La guerre du Péloponnèse a embrasé les cités grecques avec une violence inouïe. L’historien Thucydide décrit un processus qui aboutit à un effondrement des valeurs humaines.
Entre 431 et 404 av. J.-C., la Grèce a connu une guerre qui a opposé d’une part Athènes et ses alliés de la Mer Égée, et d’autre part Sparte, Corinthe et leurs alliés dans le Péloponnèse. L’historien Thucydide relate le processus qui, progressivement, conduit à un effondrement des valeurs qui unissaient les Grecs dans le sentiment d’une appartenance commune. Il n’existait pas de droit de la guerre au sens où nous l’entendons aujourd’hui, mais on s’entendait néanmoins sur des principes généraux et sur des limites que personne ne dépassait. On ne dépouillait pas les victimes tombées au combat et, après une bataille, on permettait aux vaincus de ramasser leurs morts ; ceux qui se réfugiaient en suppliants sur l’autel d’une divinité étaient respectés ; on ne souillait pas les sanctuaires avec des morts ; et l’on ne faisait pas couler le sang de sa propre famille.

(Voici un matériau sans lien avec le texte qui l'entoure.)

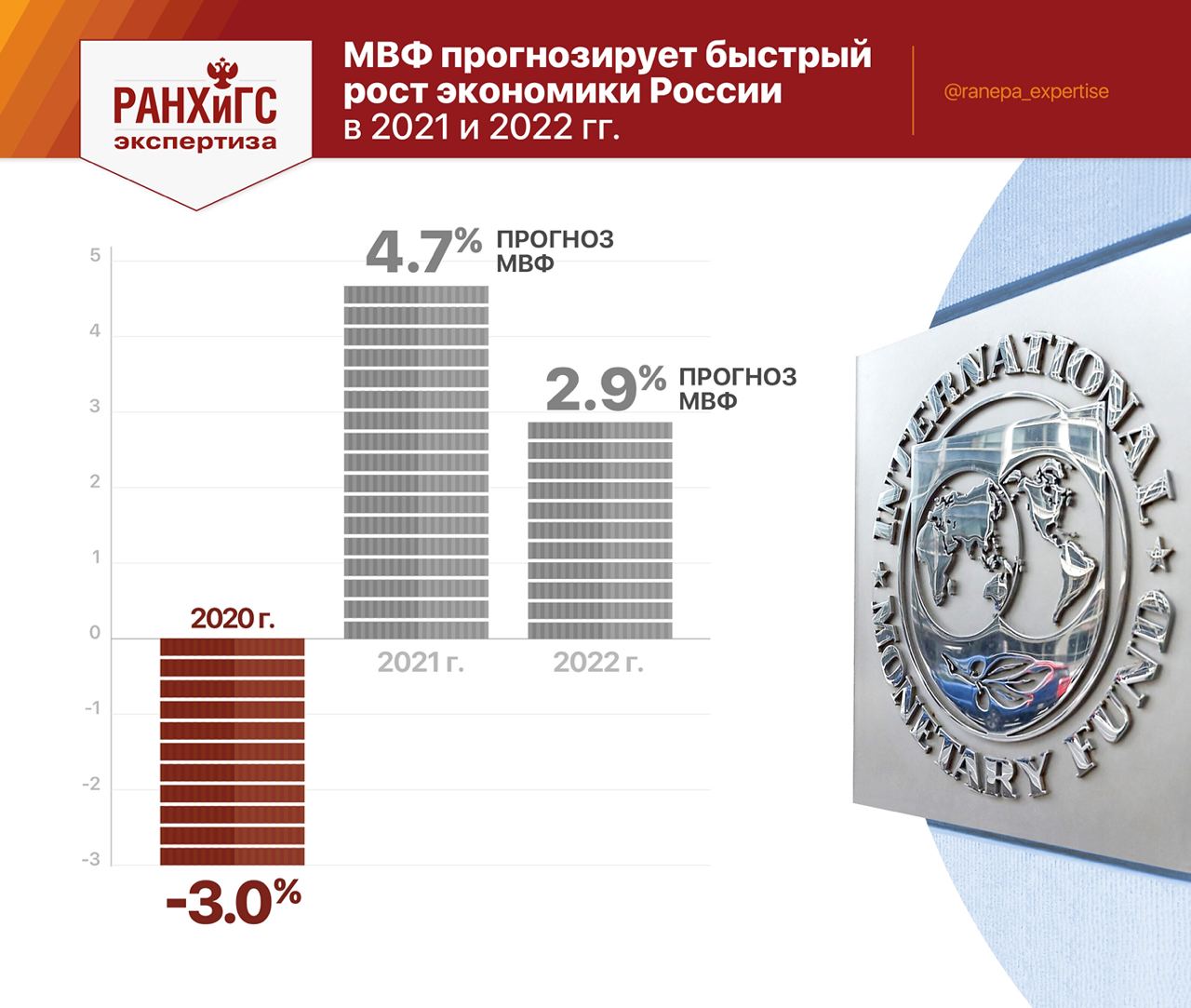 РАНХиГС
экспертиза

МВФ прогнозирует быстрый рост экономики России в 2021 и 2022 гг.

@ranepa_expertise

5
4
3
2
1
0
-1
-2
-3

4.7% ПРОГНОЗ МВФ

2.9% ПРОГНОЗ МВФ

2020 г.

2021 г.

2022 г.

-3.0%

INTERNATIONAL MONETARY FUND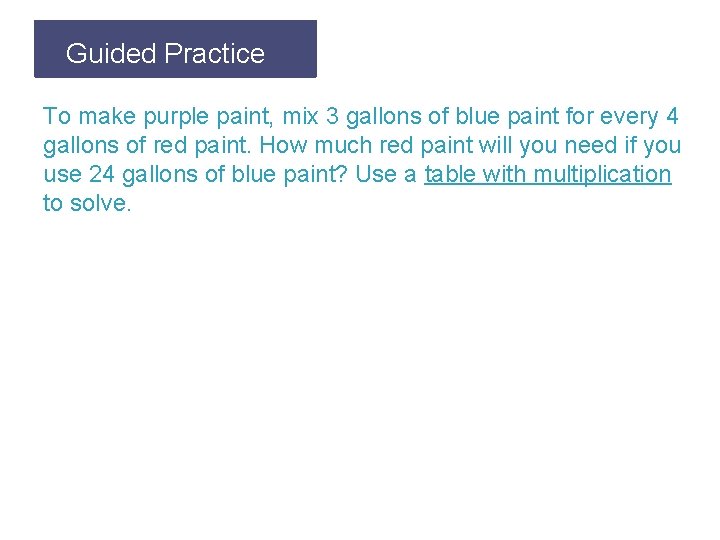 Guided Practice

To make purple paint, mix 3 gallons of blue paint for every 4 gallons of red paint. How much red paint will you need if you use 24 gallons of blue paint? Use a table with multiplication to solve.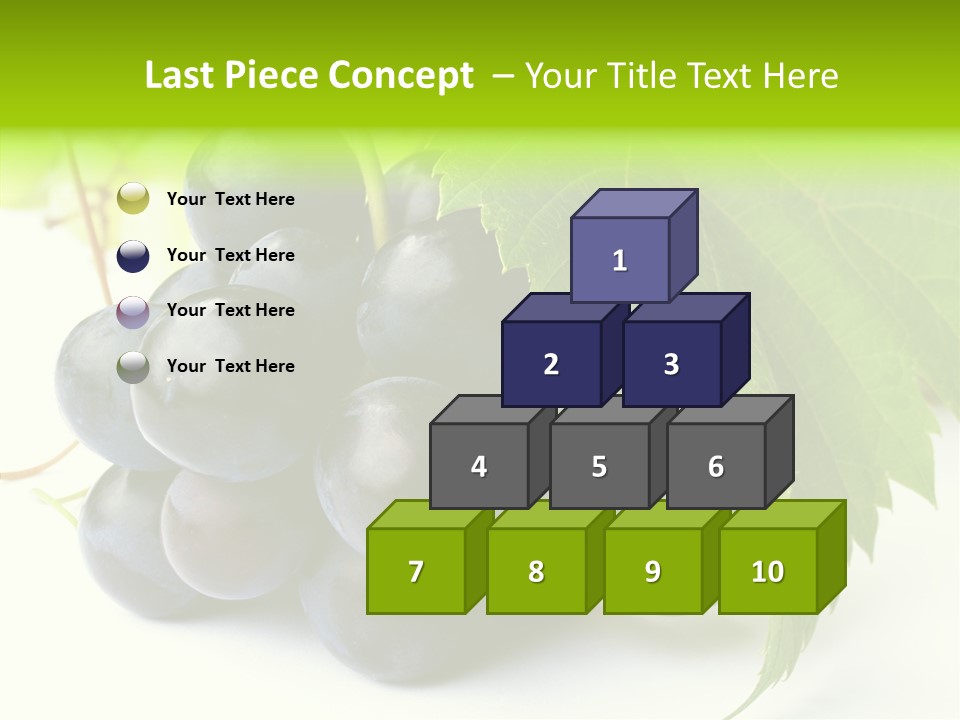 Last Piece Concept – Your Title Text Here

Your Text Here

Your Text Here

Your Text Here

Your Text Here

1

2

3

4

5

6

7

8

9

10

Un enchaînement de situation toujours plus tendues mène cependant les cités grecques à appliquer des usages toujours plus inflexibles dans la conduite des hostilités. Dans une étape ultime de ce développement, les habitants de Corcyre (l’actuelle île de Corfou, au nord-ouest de la Grèce) en viennent à se battre entre eux : une faction démocrate s’oppose à un parti oligarchique. Thucydide en vient à décrire les horreurs commises dans ce contexte.
« Les Corcyréens se livrèrent au massacre de ceux des leurs qu’ils identifiaient comme leurs ennemis, sous prétexte que ceux-ci voulaient détruire les institutions ; mais certains y perdirent la vie à cause d’inimitiés personnelles, et d’autres parce qu’ils devaient de l’argent à des créanciers. Il se produisit toutes sortes de meurtres, non seulement ceux que l’on observe habituellement dans de telles situations, mais aussi des actes exceptionnels et bien pires. Ainsi, un père tuait son fils, on arrachait les suppliants des sanctuaires et on les tuait à la sortie. Il y eut même des gens que l’on mura dans le sanctuaire de Dionysos pour les y laisser mourir. »
[voir Thucydide 3.81.4-5]
Constatant ce qui s’est passé à Corcyre, Thucydide interrompt son récit pour décrire l’état de bassesse où sont tombés les Grecs, et cela dans toutes les cités.
« Les cités s’étaient embrasées. Ceux qui entrèrent tard dans ce processus, apprenant ce qui s’était déjà fait, poussaient les excès bien plus loin par le raffinement de leurs innovations, à la fois par le développement de nouvelles techniques et par le caractère inouï des représailles. Pour justifier certains actes, on en vint à changer le sens des mots : une témérité irrationnelle passa pour de la bravoure empreinte de solidarité, une attente prudente fut considérée comme une lâcheté soumise aux convenances, et la modération fut prise pour de la mollesse déguisée. (…) Les liens de parenté cédèrent le pas aux rapports entre camarades de parti, parce que ceux-ci étaient plus facilement disposés à oser agir sans délibérer. De telles associations ne reposaient pas sur l’application des lois en vigueur, mais visaient à satisfaire les appétits de leurs membres. La confiance entre eux n’était pas régie par des lois fixées par les dieux, mais plutôt par le désir d’agir ensemble hors des lois. (…) »
[voir Thucydide 3.82.3-7]
L’ironie de cette description réside dans le fait que Thucydide, fondateur de l’historiographie moderne, était convaincu que les leçons du passé devaient servir à comprendre le présent, puis à préparer l’avenir. Ceux qui nous gouvernent, aussi bien en Europe et en Amérique que dans des pays en guerre, en Ukraine, en Syrie, au Yémen, en Irak ou encore en Israël, seraient bien inspirés de relire Thucydide.